● WHAT YOU HAVE TO DO
Format every line of the listing below as a numbered list, omitting blank lines and leaving out the pictures.
## BEGIN MATERIAL SHOWN
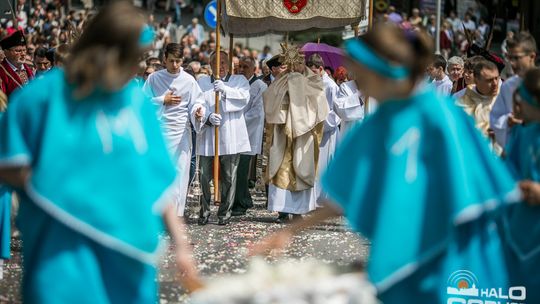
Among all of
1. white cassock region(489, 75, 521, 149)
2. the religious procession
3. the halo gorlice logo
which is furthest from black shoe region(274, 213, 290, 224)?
## END MATERIAL SHOWN
● ANSWER FOR THIS EXERCISE
1. Among all of
2. 1. white cassock region(489, 75, 521, 149)
3. 2. the religious procession
4. 3. the halo gorlice logo
5. which is furthest from black shoe region(274, 213, 290, 224)?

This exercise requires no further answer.